I agree. I could live with writing fractions using double // syntax, but if it goes beyond that in terms of complexity, we'd have a very convincing use case first. In either case, we'd have to have checks on place that ensure that the other real does not get clobbered accidentally by Float64 by a new function implemented by an unsuspecting user.

ranocha commented 3 years ago

Now that https://github.com/JuliaLang/julia/pull/41258 is merged, we might be able to use this form of providing constants in Julia v1.8 (or whenever the change is included in a new release).

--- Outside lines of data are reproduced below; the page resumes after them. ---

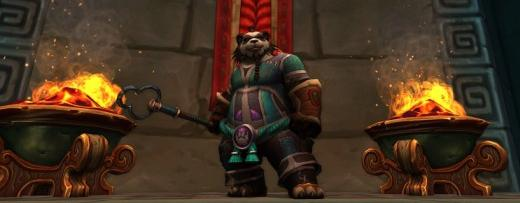 A pandaren monk by a few brasiers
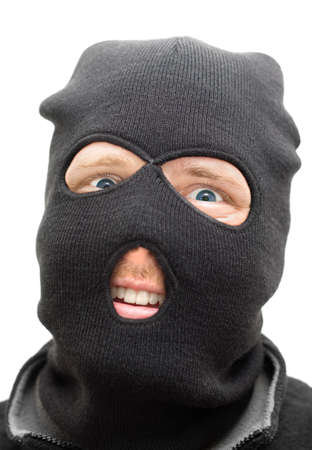 conman: Face Of A Cheeky Criminal With A Funny Smile Through A Black Ski Mask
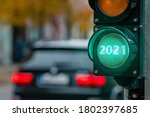Small photo of A city crossing with a semaphore. Green light with text 2021 in semaphore. New Year background concept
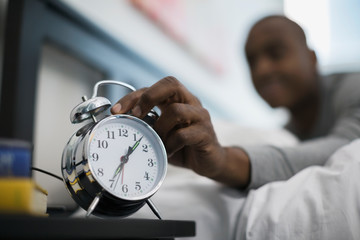 Man awaking to and turning off alarm clock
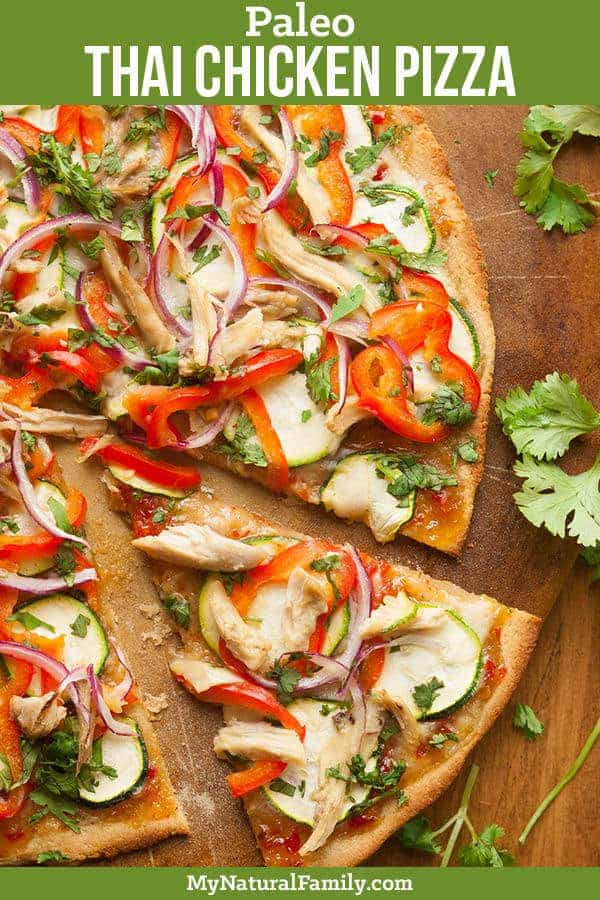 Thai Chicken Paleo Pizza Recipe with Paleo Sweet Chili Sauce. This pizza has a bold flavor and features fresh, crisp vegetables and bright colors. #mynaturalfamily #paleo #paleorecipes #healthyeating #healthyrecipes #healthyfood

Edit: I guess it's v1.8 - it's already available in the nightly builds

julia> f(x) = x * 1//2
f (generic function with 1 method)

julia> @code_native debuginfo=:none f(1.5)
        .text
        .file   "f"
        .section        .rodata.cst8,"aM",@progbits,8
        .p2align        3                               # -- Begin function julia_f_54
.LCPI0_0:
        .quad   0x3fe0000000000000              # double 0.5
        .text
        .globl  julia_f_54
        .p2align        4, 0x90
        .type   julia_f_54,@function
julia_f_54:                             # @julia_f_54
        .cfi_startproc
# %bb.0:                                # %top
        movabsq $.LCPI0_0, %rax
        vmulsd  (%rax), %xmm0, %xmm0
        retq
.Lfunc_end0:
        .size   julia_f_54, .Lfunc_end0-julia_f_54
        .cfi_endproc
                                        # -- End function
        .section        ".note.GNU-stack","",@progbits

julia> f(x) = x * 2//3
f (generic function with 1 method)

julia> @code_native debuginfo=:none f(1.5)
        .text
        .file   "f"
        .section        .rodata.cst8,"aM",@progbits,8
        .p2align        3                               # -- Begin function julia_f_109
.LCPI0_0:
        .quad   0x3fe5555555555555              # double 0.66666666666666663
        .text
        .globl  julia_f_109
        .p2align        4, 0x90
        .type   julia_f_109,@function
julia_f_109:                            # @julia_f_109
        .cfi_startproc
# %bb.0:                                # %top
        movabsq $.LCPI0_0, %rax
        vmulsd  (%rax), %xmm0, %xmm0
        retq
.Lfunc_end0:
        .size   julia_f_109, .Lfunc_end0-julia_f_109
        .cfi_endproc
                                        # -- End function
        .section        ".note.GNU-stack","",@progbits

julia> versioninfo()
Julia Version 1.8.0-DEV.1125
Commit fa8be6fda5 (2021-12-12 19:26 UTC)
ranocha commented 1 year ago

Our current code doesn't work well with Float32 on GPUs, see https://github.com/huiyuxie/trixi_cuda/issues/3. I tried using rational constants such as (1//2) instead but got problems such as

julia> surface_flux_kernel1 = @cuda launch = false surface_flux_kernel1!(surface_flux_arr, interfaces_u, orientations, equations, surface_flux)
ERROR: InvalidIRError: compiling MethodInstance for surface_flux_kernel1!(::CuDeviceArray{Float32, 5, 1}, ::CuDeviceArray{Float32, 5, 1}, ::CuDeviceVector{Int32, 1}, ::CompressibleEulerEquations3D{Float32}, ::FluxLaxFriedrichs{typeof(max_abs_speed_naive)}) resulted in invalid LLVM IR
Reason: unsupported dynamic function invocation (call to __throw_rational_argerror_typemin(T) @ Base rational.jl:20)
Stacktrace:
 [1] checked_den
   @ ./rational.jl:24
 [2] Rational
   @ ./rational.jl:36
 [3] Rational
   @ ./rational.jl:39
 [4] //
   @ ./rational.jl:62
 [5] flux
   @ /tmp/trixi_cuda/trixi/src/equations/compressible_euler_3d.jl:379
 [6] flux_central
   @ /tmp/trixi_cuda/trixi/src/equations/numerical_fluxes.jl:20
...

Thus, it seems to be better to use 0.5f0 instead of 0.5 or (1//2). However, it makes the code also a bit more ugly to read. If we really want to use GPUs and/or nice Float32 operations on CPUs, we have to approach this problem. The only options I see are

  1. Write 0.5f0 etc.
  2. Let a macro do the job and wrap files in @muladd @trixi_special_macro begin ... end blocks - or just @trixi_special_macro begin ... end adding @muladd automatically?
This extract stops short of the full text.